Nel tempo che stiamo vivendo «l’arte del cinema sta venendo sistematicamente svalutata, messa ai margini, sminuita, e ridotta al suo minimo comun denominatore, il ‘contenuto’». Le parole di Martin Scorsese – in un saggio per «Harper’s Magazine» – sono dure ma soprattutto malinconiche e nostalgiche quando affronta l’ascesa delle piattaforme che hanno rimpiazzato l’esperienza cinematografica – ridotta a «visione domestica» – «come Amazon ha fatto con i negozi fisici».

L’occasione è un saggio scritto per la rivista americana su Federico Fellini – intitolato Il Maestro – di cui si è celebrato l’anno scorso il centennale della nascita. «Fino a 15 anni fa, il termine ’contenuto’ si sentiva menzionare solo fra persone che discutevano di cinema seriamente, e veniva messo in opposizione o valutato insieme alla ’forma’. Poi, poco a poco, è stato usato sempre più dalle persone che si sono impossessate delle compagnie dei media, la maggior parte delle quali non sapeva nulla di questa forma artistica».

È così, sostiene Scorsese, che la parola contenuto è diventata un termine del business «per tutte le immagini in movimento: un film di David Lean, il video di un gatto, una pubblicità del SuperBowl, il sequel di un film di supereroi, l’episodio di una serie».

NEL SUO INTERVENTO Scorsese non manca di sottolineare come lui stesso – che per Netflix ha realizzato il suo ultimo film, The Irishman, e la serie Pretend It’s a City, mentre il prossimo Killers of the Flower Moon è in lavorazione per Apple Tv – abbia lavorato con le piattaforme: «Da una parte è stata una cosa buona per i filmmaker, incluso me stesso», scrive infatti. «D’altro canto, ha creato una situazione in cui tutto viene presentato allo spettatore su un piano paritario, che potrebbe sembrare democratico ma non lo è.

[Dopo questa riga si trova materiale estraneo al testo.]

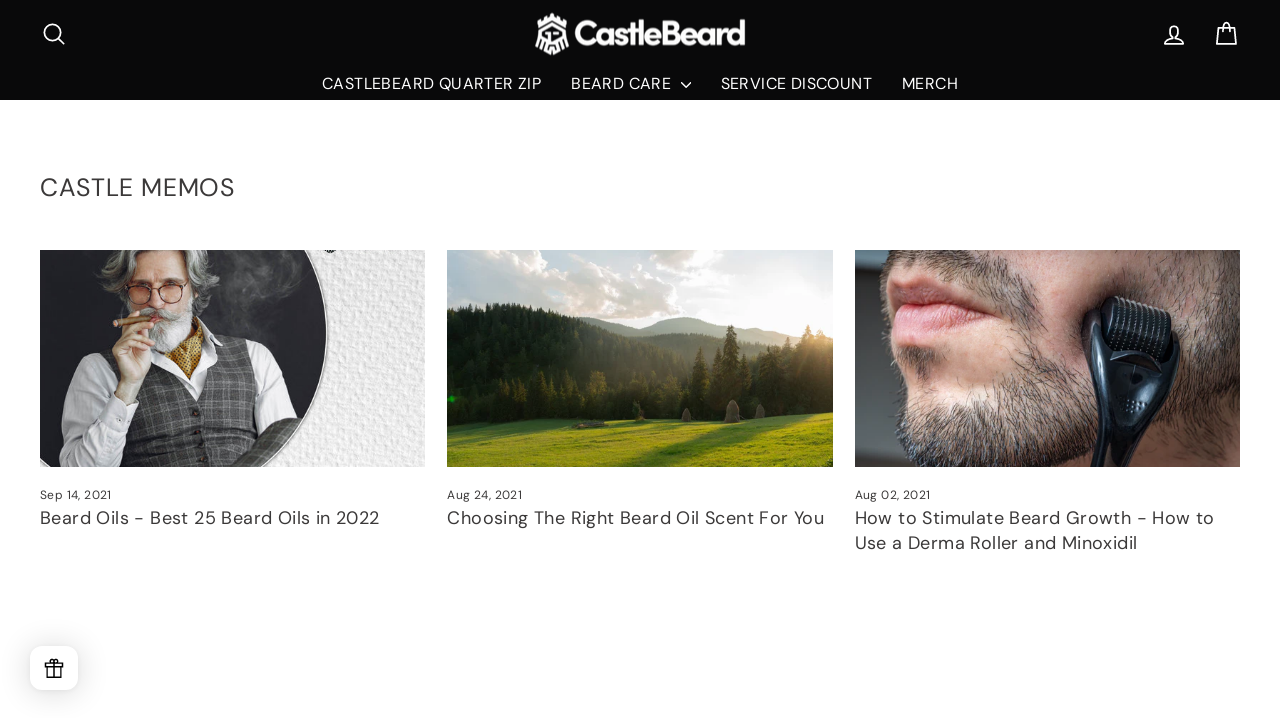

--- FILE ---
content_type: text/javascript
request_url: https://cdn.shopify.com/extensions/019bcfea-0c8a-7918-91d5-84126822e526/honeypop-919/assets/@uidotdev-B2Kw0LJy.js
body_size: -290
content:
import{r as t}from"./react-BWa-lK-Y.js";function s(){const[i,n]=t.useState({width:null,height:null});return t.useLayoutEffect(()=>{const e=()=>{n({width:window.innerWidth,height:window.innerHeight})};return e(),window.addEventListener("resize",e),()=>{window.removeEventListener("resize",e)}},[]),i}export{s as u};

Se la visione viene ’suggerita’ da algoritmi fondati su ciò che hai già visto, e i suggerimenti sono basati solo sugli argomenti trattati o il genere, cosa significa questo per l’arte del cinema?». E ancora: «Gli algoritmi, per definizione, nascono da calcoli che trattano lo spettatore come un consumatore, e nient’altro».

Per questo Scorsese dice di pensare spesso con nostalgia ai tempi in cui distributori come Amos Vogel, o programmatori e esercenti come Dan Talbot – «che fondò la New Yorker Films solo per distribuire un film che aveva amato: Prima della rivoluzione di Bertolucci»- facevano delle scelte «che non erano solo atti di generosità ma, spesso, di coraggio». Quel momento, e quelle dinamiche, «sono scomparse per sempre, dal primato dell’esperienza cinematografica all’entusiasmo condiviso per le possibilità del cinema».